> Source text:

- - - -

In order to make her film as fair and accurate as possible, Jolie needed to familiarize herself with Bosnian culture, down to the drinking habits and the linguistic peculiarities in a country where the different sides speak essentially the same language but cling to the notion that their dialects are unique. She met with Bosnians on all sides and heard their stories firsthand. She read books and consulted with some of the key characters from that conflict, like U.S. diplomat Richard Holbrooke. She talked to journalists who covered the war, me included.
Perhaps most important, she cast her film entirely with actors from the former Yugoslavia, all of whom brought their own war experience to the project.
Alma Terzic, who grew up in a Muslim family in the central Bosnian town of Zenica, was just 5 years old when war broke out.
“I was a little child, and for me … everything was so huge, the bombs and the guns,” Terzic said during a panel discussion among the cast members and Jolie last month in New York, at the premiere of Jolie’s film. “And I remember the smell. Some details just stuck in your head, and you want to move [them], but they just stay with you.”
In the movie, Terzic plays a Bosnian Muslim woman who is imprisoned with other Muslim women and repeatedly raped by Bosnian Serb forces. In her own case, however, the most traumatic experience in the war came when soldiers from the Muslim-led Bosnian government broke into her house and forced her father to go with them to fight the Serbs. Terzic, her mother, and her sister were left on their own.
“I remember how hungry we were,” Terzic recalled, “and my mother’s hair going white after they took my father.”
Vanesa Glodjo, a Sarajevo native, was cast as a Muslim woman stranded in Sarajevo during the war, just as she was in real life. Seventeen at the time the war began, Glodjo endured days of shelling. Her building had a basement where people took shelter, though Glodjo strangely wanted to go outside when the mortars began to fall.
“I was so afraid of basements,” she said, “because I didn’t know what was happening. As soon as the shelling starts, I go out, which is completely, of course, not rational.”
Many Sarajevans came to believe what would happen to them was strictly a matter of fate. As it turned out, the one time Glodjo got wounded during the war was on a day when she stayed inside.
“Half of my house was gone, destroyed, behind my back,” she recalled. “One [piece of] shrapnel went through my leg, through the muscle.”

- - - -

> Dataset entries:
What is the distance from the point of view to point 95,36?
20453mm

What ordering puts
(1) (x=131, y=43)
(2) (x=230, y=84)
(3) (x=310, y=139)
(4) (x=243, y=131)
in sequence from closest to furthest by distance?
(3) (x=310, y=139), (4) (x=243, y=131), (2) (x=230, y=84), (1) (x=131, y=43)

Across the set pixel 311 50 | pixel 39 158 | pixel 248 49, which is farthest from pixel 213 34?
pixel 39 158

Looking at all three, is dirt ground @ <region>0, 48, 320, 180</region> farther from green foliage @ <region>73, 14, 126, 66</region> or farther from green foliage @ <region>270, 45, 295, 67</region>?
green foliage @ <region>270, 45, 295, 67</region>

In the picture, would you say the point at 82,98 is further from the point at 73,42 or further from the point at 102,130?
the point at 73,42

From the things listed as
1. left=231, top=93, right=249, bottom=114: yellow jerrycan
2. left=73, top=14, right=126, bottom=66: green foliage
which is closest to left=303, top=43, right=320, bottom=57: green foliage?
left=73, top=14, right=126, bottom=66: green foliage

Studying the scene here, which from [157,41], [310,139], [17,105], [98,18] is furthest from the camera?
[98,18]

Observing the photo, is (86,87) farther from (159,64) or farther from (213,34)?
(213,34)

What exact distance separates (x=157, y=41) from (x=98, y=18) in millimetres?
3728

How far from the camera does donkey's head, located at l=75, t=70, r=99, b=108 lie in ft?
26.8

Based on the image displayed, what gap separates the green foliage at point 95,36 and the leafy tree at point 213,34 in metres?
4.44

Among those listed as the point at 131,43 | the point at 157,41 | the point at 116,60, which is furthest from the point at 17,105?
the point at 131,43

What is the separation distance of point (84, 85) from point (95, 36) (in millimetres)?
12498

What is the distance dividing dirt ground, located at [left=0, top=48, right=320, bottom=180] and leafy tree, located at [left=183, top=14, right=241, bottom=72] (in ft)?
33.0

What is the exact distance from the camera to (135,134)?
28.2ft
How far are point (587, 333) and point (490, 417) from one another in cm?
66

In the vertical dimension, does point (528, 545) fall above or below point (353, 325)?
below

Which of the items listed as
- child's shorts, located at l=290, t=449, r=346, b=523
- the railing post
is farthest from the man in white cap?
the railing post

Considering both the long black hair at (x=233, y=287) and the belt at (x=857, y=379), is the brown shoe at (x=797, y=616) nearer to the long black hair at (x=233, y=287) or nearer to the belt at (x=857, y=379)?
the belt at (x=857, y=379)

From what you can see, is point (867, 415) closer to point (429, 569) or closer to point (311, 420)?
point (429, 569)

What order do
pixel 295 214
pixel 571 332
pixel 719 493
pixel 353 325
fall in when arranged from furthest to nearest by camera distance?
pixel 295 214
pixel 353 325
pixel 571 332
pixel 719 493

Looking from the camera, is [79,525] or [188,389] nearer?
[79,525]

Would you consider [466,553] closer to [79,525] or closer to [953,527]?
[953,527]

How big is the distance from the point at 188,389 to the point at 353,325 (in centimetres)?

- - - -

> Exercise requirements:
• 1. In the account of the Bosnian actors in Jolie's film, condense the paragraph beginning "In order to make her film as fair and accurate as possible" into a short bulleted list that keeps its main facts.
• 2. In the account of Jolie's Bosnian cast, where did Vanesa Glodjo's building offer people shelter during the shelling?
• 3. Go on with the account of the Bosnian actors in Jolie's film, starting after its final sentence.

> Written answers:
• 1.
- Goal: make the film as fair and accurate as possible.
- Jolie studied Bosnian culture, including drinking habits and linguistic peculiarities. The different sides speak essentially the same language but hold that their dialects are unique.
- She met Bosnians from all sides and heard their stories firsthand.
- She read books and consulted key figures from the conflict, such as U.S. diplomat Richard Holbrooke.
- She spoke with journalists who covered the war, including the writer.

• 2. In its basement.

• 3.
The main Serb character in Jolie’s film is a soldier torn between his affection for a Muslim woman and his loyalty to his father, a general in the Bosnian Serb army, leading his forces into combat against the Bosnian Muslims and their allies. The role is played by Goran Kostic, who also brought his personal experience to the performance.
“My dad at the time was a Serbian officer in the Serbian army, [with] the rank of general,” Kostic told the New York audience. In fact, the tradition of serving in the Serbian army went back several generations in his family. “That was my destiny,” Kostic said, “to become a soldier myself.”
In the film, his character heeds his father’s wishes and joins him fighting on the Bosnian Serb side. Kostic himself, however, did not follow his father’s military lead, choosing instead to move to London and escape the war. But he had no trouble identifying with the Serb soldier he was asked to portray and with the personal dilemma the soldier faced.
“It was easy to look at it … and say there are so many similarities here,” Kostic noted. “[I said,] ‘I can easily get into that emotional landscape between my father in real life and the father in the film itself.'”
Ermin Sijamija had precisely the opposite acting challenge. In Jolie’s film, he plays an especially brutal Serb soldier. But in real life he fought with his fellow Muslims on the Bosnian government side. “I was in the war, I was in the fight. I was in combat. I saw my friends dying in my hands,” he told the audience. “I saw all the bad things.”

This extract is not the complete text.